EIt’s supposed to be a big reunion party. After the North American ice hockey league NHL did not play games overseas for two years due to the corona pandemic, it is now coming back to Europe. First with friendlies in Germany and Switzerland, then the official start of the season between the Nashville Predators and the San José Sharks on October 7th and 8th in the Czech capital Prague.

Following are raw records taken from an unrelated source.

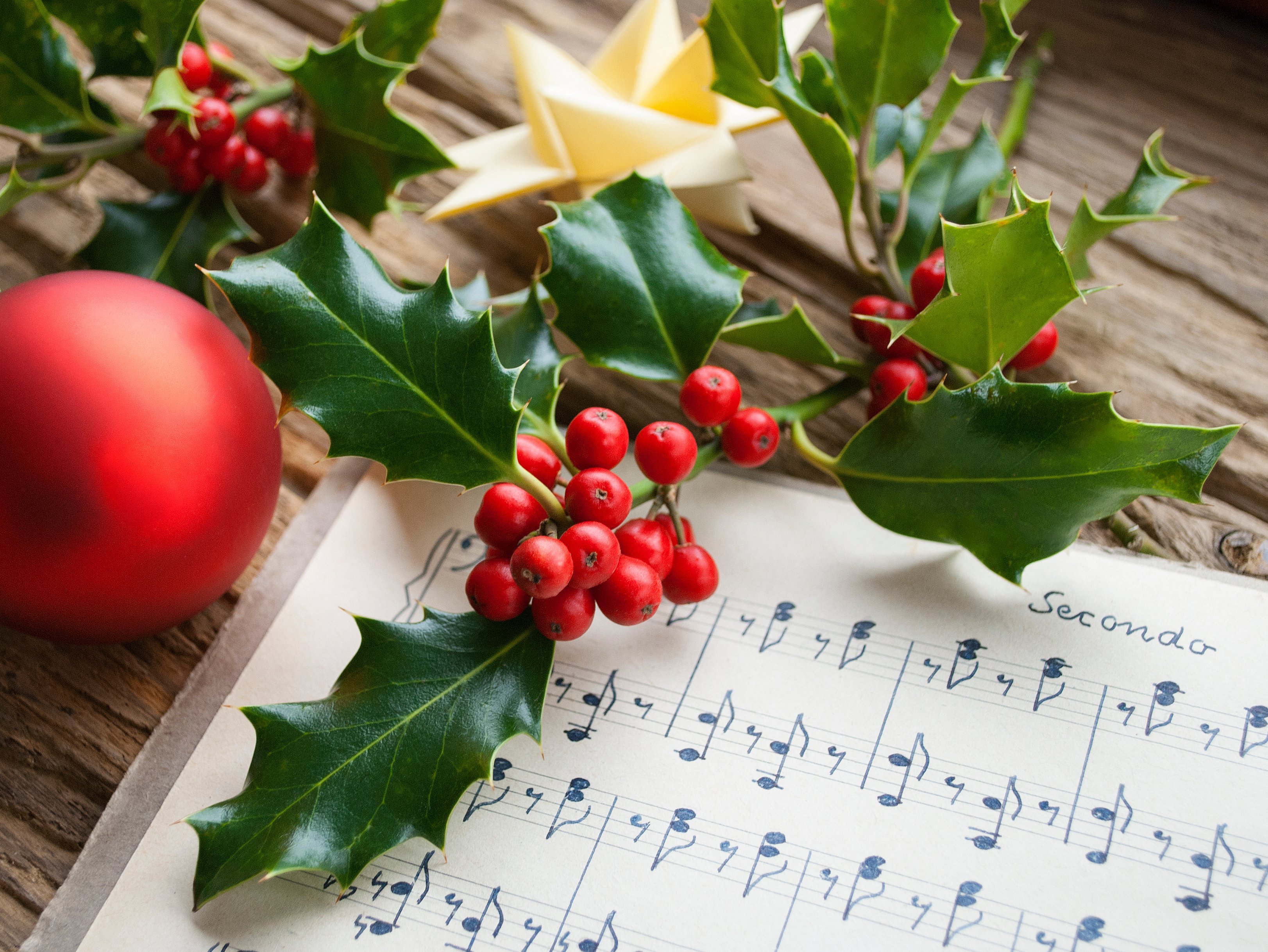 Weihnachtsschmuck liegt auf einem Tisch, darunter liegen Noten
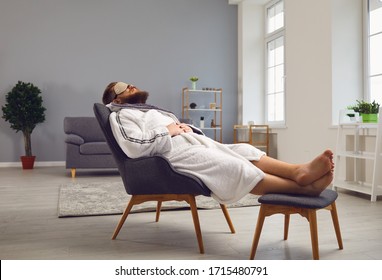 Funny Bearded Man In A Bathrobe In A Sleep Mask Lies In A Comfortable Chair In The Living Room.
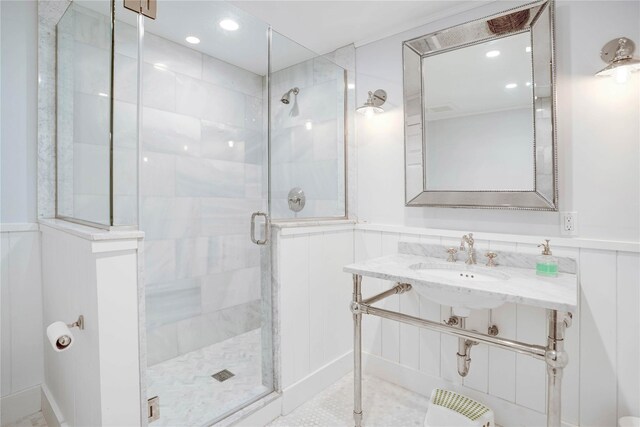 6 Beech Hollow Ct, Montauk, NY 11954 - full bathroom with a stall shower, a wainscoted wall, a sink, and recessed lighting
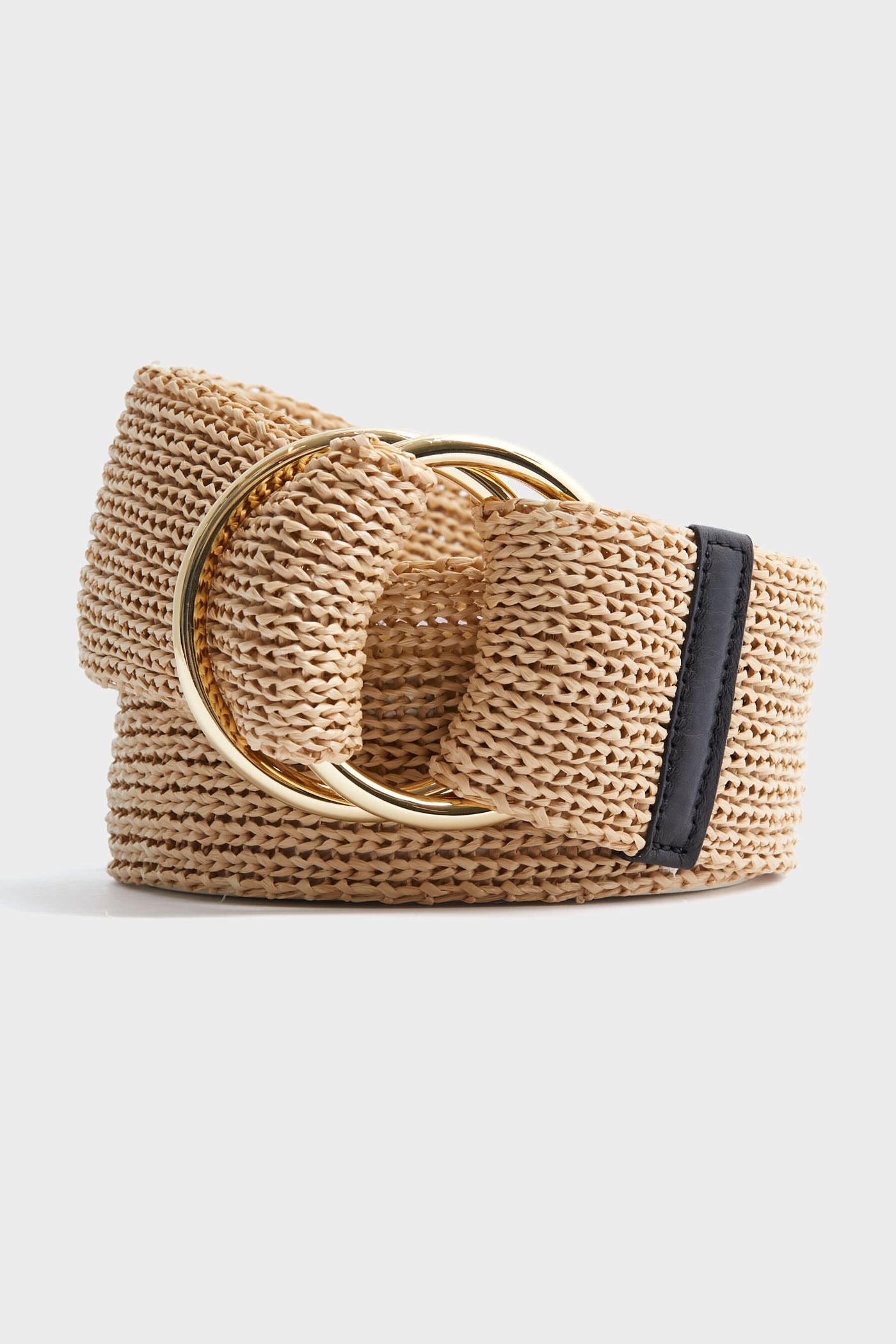 The B-Low the Belt wide woven straw belt in beige features a double gold circular buckle and a black faux leather accent, perfect for adding bohemian style to your look.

It’s a tradition, since the 1930s there have been more than 100 appearances by NHL teams outside of North America. But now the sporting part is taking a back seat. As Canada’s Associated Press reports, Russian players are not welcome in Prague because of the Russian war of aggression against Ukraine.
request for exclusion
“We can confirm that the Czech Ministry of Foreign Affairs sent a letter to the NHL to indicate that at this time neither the Czech Republic nor any other state in the Schengen zone should issue visas to Russian players to enter our territory,” said Deputy Secretary of State Martin Smolek told AP. This follows the EU sports ministers, who recommended a ban on Russian athletes at sporting events in the EU.
Dominik Hašek is said to be a driving force behind the announcement by the Czech Foreign Ministry. The former world-class goalkeeper, himself active in North America for 16 years, has been calling for all Russians to be excluded from the NHL for months. The league denied that. Although she broke off her business relations with Russia in response to the war, individual players were exempted from this.
These would represent the NHL and its teams, not Russia, said league chief Gary Bettman. In addition, player advisor Dan Milstein complained of discrimination and death threats against Russian ice hockey stars – although they did not comment on the war at all.
The exception is Washington Capitals striker Alexander Ovechkin, who to this day has a picture of himself and President Vladimir Putin on his Instagram profile. After he had neither distanced himself from Putin nor from the war at a press conference, Hašek attacked him sharply, calling him a “cowardly toady” and a “liar”. Then, in April, Hašek wrote on Twitter: “The NHL game in Prague should be a celebration of world hockey and not an advertisement for Russian crimes in Ukraine.”
In the NHL league office, however, the situation is relaxed. League Vice President Bill Daly said he had “no worries” that Russian players would not be allowed to travel to Prague and play. His luck: there are a maximum of three for the trip anyway – and they are not stars like Owetschkin. For San José’s manager Mike Grier, however, one thing is certain: “We are a team. Either we all play or nobody does.